To do: Quote everything from "Description" down to "or update operations." in the crawler integration overview, word for word.

Page extract:
+ + +

Crawler Integration Overview

Description

The Crawler Integration component manages the communication between the gb_console database and the PLG API (Crawler system). It handles sending summary data configurations to the Crawler for creating and updating crawl jobs, as well as receiving information about failed crawl operations. The component uses the SendToCrawler command to process summary data and prepare it for Crawler consumption through either create or update operations.

Overview System Diagram

---
config:
  theme: base
  layout: dagre
  flowchart:
    curve: linear
    htmlLabels: true
  themeVariables:
    edgeLabelBackground: "transparent"
---
flowchart TD
    %% Step 1: Database Tables at the top
    subgraph DatabaseTables["<div style='width:300px'>Database Tables (gb_console)</div>"]
        direction LR
        WishlistProducts[(summary_wishlist_products)]
        WishlistProductReviews[(summary_wishlist_product_reviews)]
        WishlistCategories[(summary_wishlist_categories)]
        WishlistSearchQueries[(summary_wishlist_search_queries)]
    end
    
    %% Step 2: Identify records with NotSent status for creation
    DatabaseTables --> CreateConfigsStep1[
        <div style='text-align: center'>
            <span style='display: inline-block; background-color: #6699cc !important; color:white; width: 28px; height: 28px; line-height: 28px; border-radius: 50%; font-weight: bold'>1</span>
            <p style='margin-top: 8px'>Identify NotSent Records</p>
        </div>
    ]
    
    %% Step 3: Identify records needing updates (parallel to step 2)
    DatabaseTables --> UpdateConfigsStep2[
        <div style='text-align: center'>
            <span style='display: inline-block; background-color: #6699cc !important; color:white; width: 28px; height: 28px; line-height: 28px; border-radius: 50%; font-weight: bold'>2</span>
            <p style='margin-top: 8px'>Identify Update Needed</p>
        </div>
    ]
    
    %% Step 4: Create and Update Configurations
    CreateConfigsStep1 --> CreateConfigs[Create Configurations]
    UpdateConfigsStep2 --> UpdateConfigs[Update Configurations]
    
    %% Step 5: Process data for Crawler
    CreateConfigs --> SummaryServiceStep3[
        <div style='text-align: center'>
            <span style='display: inline-block; background-color: #6699cc !important; color:white; width: 28px; height: 28px; line-height: 28px; border-radius: 50%; font-weight: bold'>3</span>
            <p style='margin-top: 8px'>Format Data for API</p>
        </div>
    ]
    UpdateConfigs --> SummaryServiceStep3
    
    %% Step 6: Summary Service Processing
    SummaryServiceStep3 --> SummaryService[Summary Processing]
    
    %% Step 7: Send to Crawler API
    SummaryService --> CrawlerStep4[
        <div style='text-align: center'>
            <span style='display: inline-block; background-color: #6699cc !important; color:white; width: 28px; height: 28px; line-height: 28px; border-radius: 50%; font-weight: bold'>4</span>
            <p style='margin-top: 8px'>Send to Crawler</p>
        </div>
    ]
    
    %% Step 8: Crawler API
    CrawlerStep4 --> Crawler((PLG API))

+ + +

Stored rows:
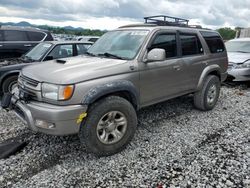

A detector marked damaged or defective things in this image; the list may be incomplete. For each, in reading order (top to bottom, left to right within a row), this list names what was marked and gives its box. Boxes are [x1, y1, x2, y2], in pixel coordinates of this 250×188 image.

damaged vehicle [0, 41, 93, 94]
damaged vehicle [1, 15, 229, 156]
damaged vehicle [226, 38, 250, 81]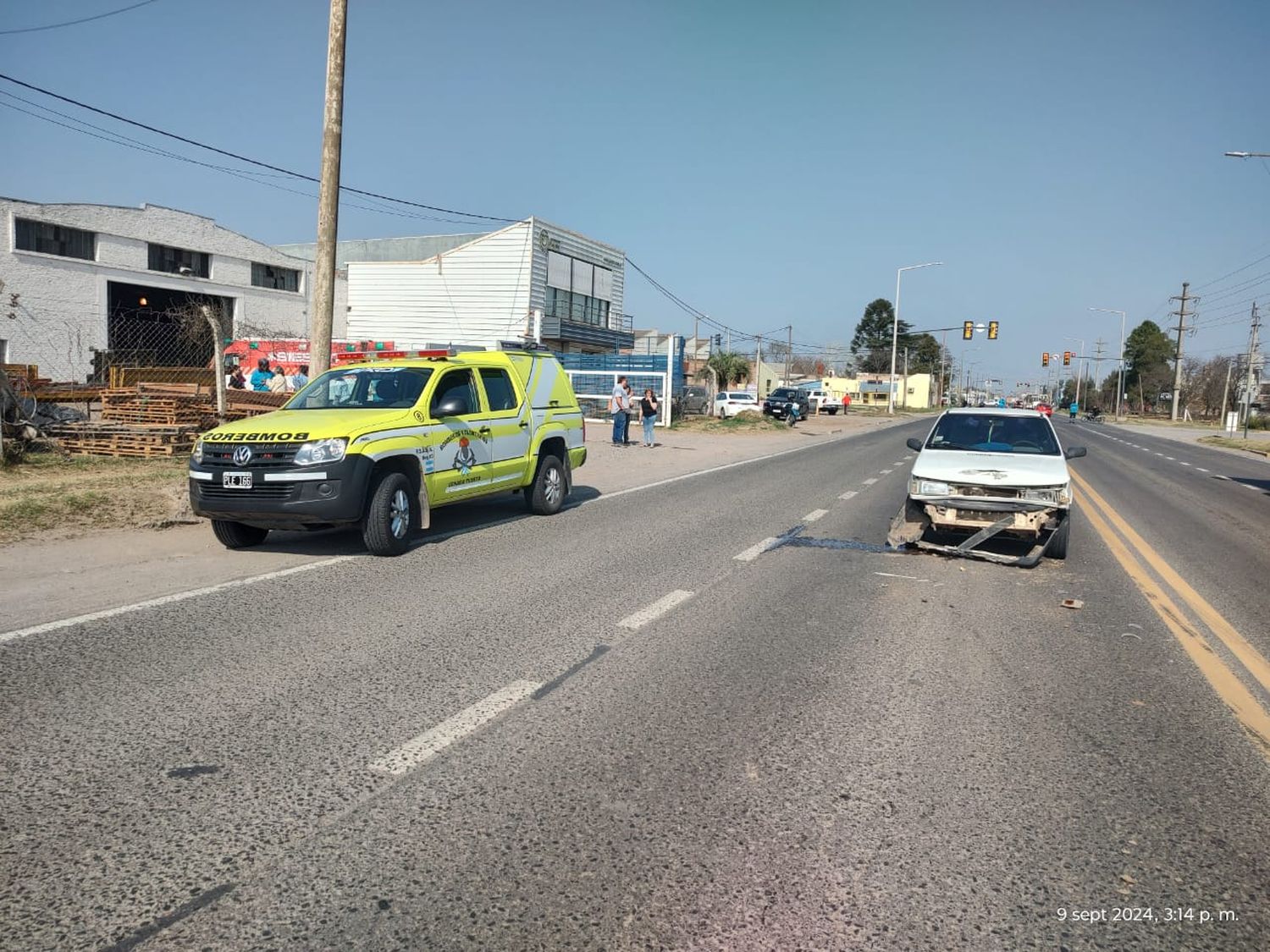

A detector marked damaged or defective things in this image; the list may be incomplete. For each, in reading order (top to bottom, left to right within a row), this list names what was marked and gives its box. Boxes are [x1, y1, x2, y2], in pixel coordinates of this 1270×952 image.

damaged front bumper [889, 495, 1067, 571]
white damaged car [889, 409, 1087, 566]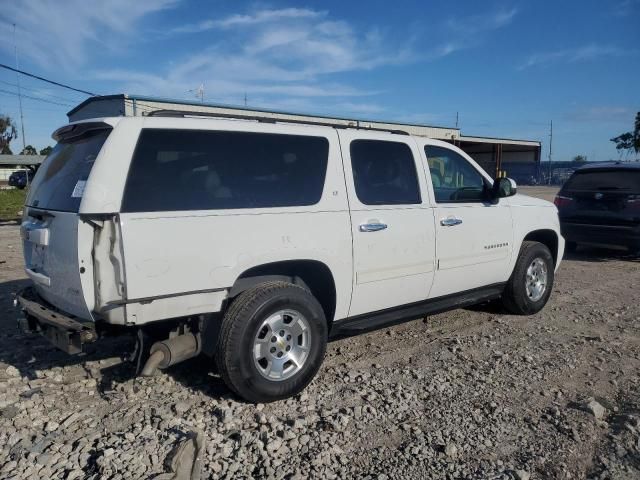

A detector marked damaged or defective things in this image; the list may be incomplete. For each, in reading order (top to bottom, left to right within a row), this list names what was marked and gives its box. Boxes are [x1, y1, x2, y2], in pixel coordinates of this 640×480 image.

damaged rear bumper [14, 286, 97, 354]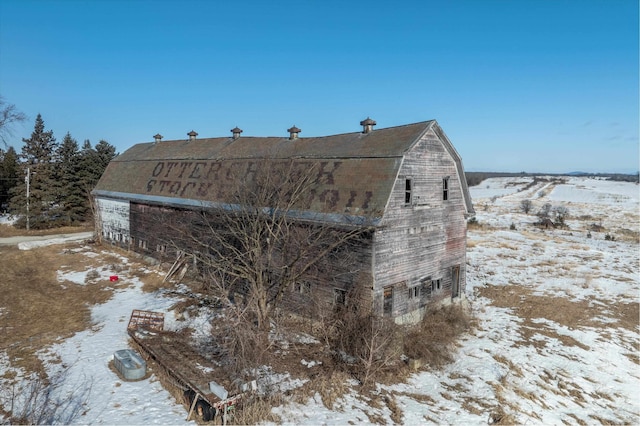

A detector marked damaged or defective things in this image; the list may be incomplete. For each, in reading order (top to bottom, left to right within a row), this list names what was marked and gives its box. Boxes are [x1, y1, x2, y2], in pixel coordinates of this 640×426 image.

rusted farm implement [127, 310, 245, 422]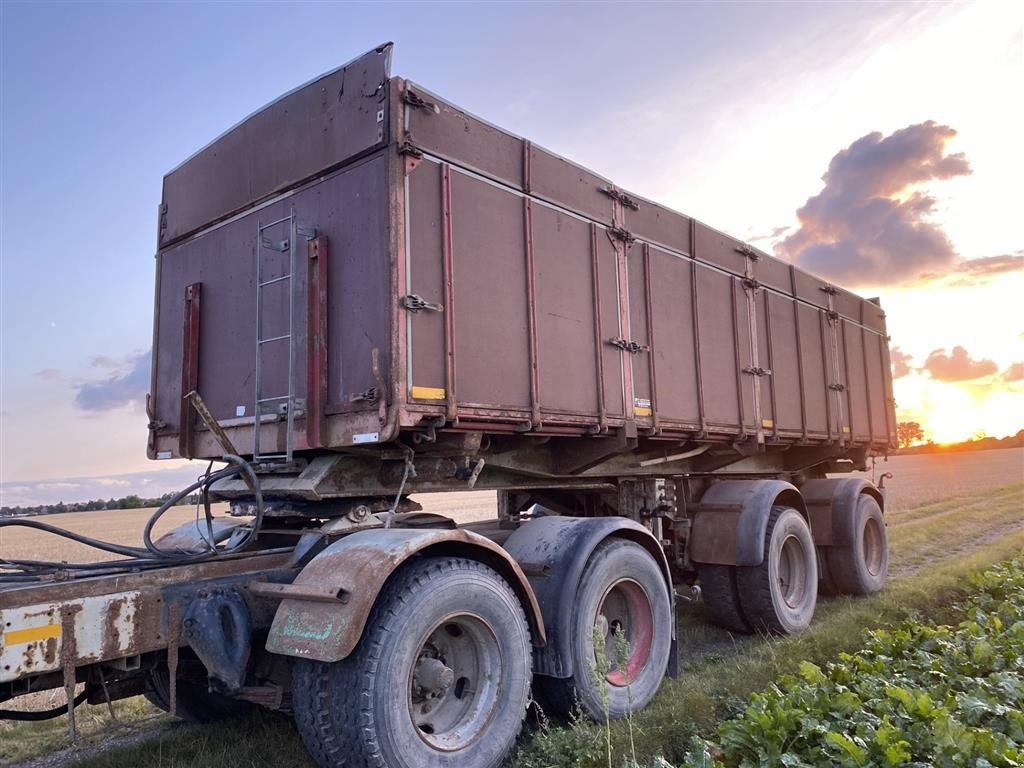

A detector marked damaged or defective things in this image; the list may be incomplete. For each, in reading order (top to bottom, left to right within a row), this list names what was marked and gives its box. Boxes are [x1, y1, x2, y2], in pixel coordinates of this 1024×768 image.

rusty trailer body [149, 45, 897, 475]
rusty fender [688, 479, 806, 569]
rusty fender [794, 479, 884, 548]
rusty fender [264, 528, 544, 667]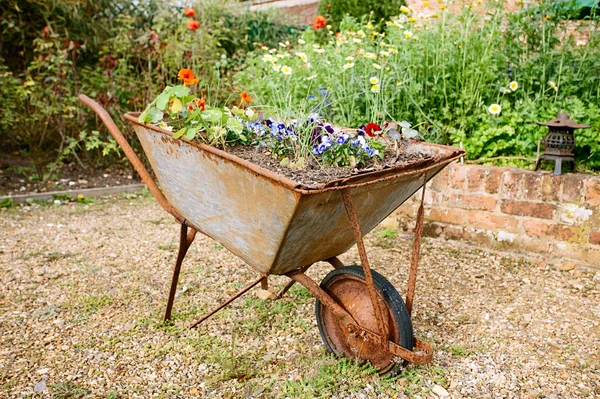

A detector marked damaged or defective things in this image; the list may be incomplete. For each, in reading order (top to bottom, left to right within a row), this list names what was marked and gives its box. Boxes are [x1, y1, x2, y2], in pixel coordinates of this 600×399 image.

rusty metal strut [163, 225, 198, 322]
rusty metal frame [78, 94, 440, 368]
rusty wheel rim [318, 274, 398, 374]
rusty metal strut [404, 177, 426, 318]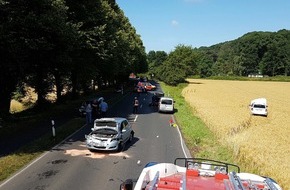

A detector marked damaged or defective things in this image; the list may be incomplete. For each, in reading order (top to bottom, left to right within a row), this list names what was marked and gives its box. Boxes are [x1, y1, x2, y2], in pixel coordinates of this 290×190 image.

damaged white car [84, 117, 134, 151]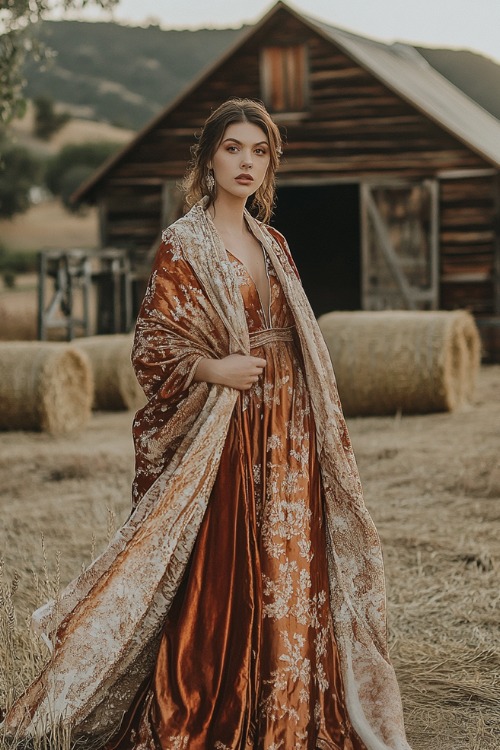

+ + +

Result of the task:
Description

The Crawler Integration component manages the communication between the gb_console database and the PLG API (Crawler system). It handles sending summary data configurations to the Crawler for creating and updating crawl jobs, as well as receiving information about failed crawl operations. The component uses the SendToCrawler command to process summary data and prepare it for Crawler consumption through either create or update operations.